Objectifs de base pour la défense de soi ou des autres.

Le seul facteur primordial en défense est qu'un combat loin de l'entraînement n'est pas un sport! Peu importe à quel point le sport est physiquement exigeant, il reste un sport avec des règles, des arbitres et des limites de temps. Quand on se bat pour sa vie, il n'y en a pas!

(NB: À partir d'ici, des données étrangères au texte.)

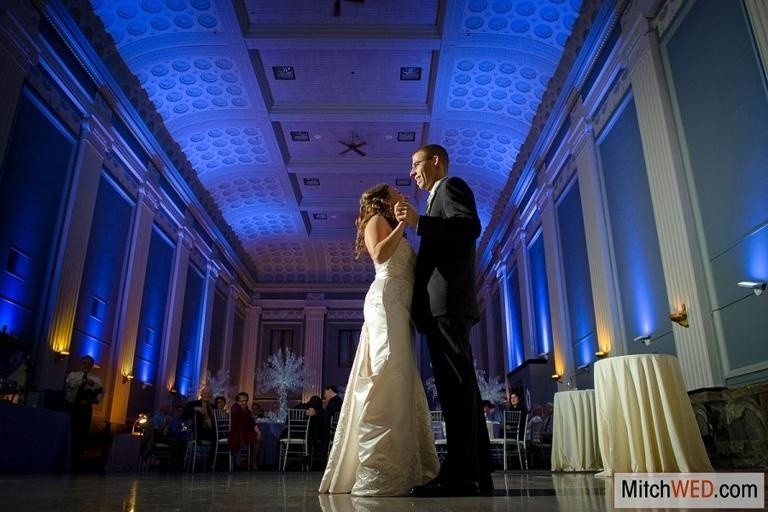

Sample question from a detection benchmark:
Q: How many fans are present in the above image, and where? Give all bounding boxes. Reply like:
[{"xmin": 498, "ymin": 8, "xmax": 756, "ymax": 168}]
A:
[
  {"xmin": 331, "ymin": 0, "xmax": 366, "ymax": 17},
  {"xmin": 338, "ymin": 134, "xmax": 367, "ymax": 156}
]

Par conséquent, les zones attaquées doivent être des «bouchons de combat». Frapper constamment des zones non vulnérables est une non-compétence. Au mieux, ils sont inefficaces. Au pire, ils peuvent amener l'attaquant à «monter la barre» et à devenir plus violent. Les études réalisées sur des femmes qui ont dû recourir à des moyens physiques de défense donnent trois points d'attaque vulnérables majeurs. Tout d'abord, les yeux, généralement des gaz lacrymogènes ou du gaz poivre sont utilisés pour provoquer une cécité temporaire. Cela devrait donner à la personne une chance de s'échapper. N'oubliez pas que la fuite est la principale préoccupation Ce n'est pas un film; ne «tenez pas votre position» pour «lui donner une leçon». Deuxièmement, la gorge, qui est mieux attaquée par un coup de poing (le karaté traditionnel enseigne cela dans le Wansu ou l'Empi). Si l'attaquant ne peut pas respirer, il sera difficile de poursuivre l'attaque. Encore une fois, utilisez ce temps pour vous échapper! Troisièmement, le genou; après tout, si l'attaquant ne supporte pas, il ne peut pas attaquer. Cela ne s’applique bien sûr pas aux armes calibrées, et éventuellement aux armes blanches. La seule fois où une femme (ou un homme) devrait tenter d'attaquer «l'aine» de l'adversaire est avec une totale surprise. Les hommes ont un réflexe intégré pour protéger cette zone de leur corps. Si quelqu'un essaie et échoue, la situation s'est automatiquement aggravée. Quelle que soit la cible choisie, elle doit être attaquée avec 100% de conviction. S'il y a une retenue, l'exposant est voué à l'échec!



Terminologie.

Tsukuri fait bouger votre corps pour profiter des mouvements corporels de votre adversaire.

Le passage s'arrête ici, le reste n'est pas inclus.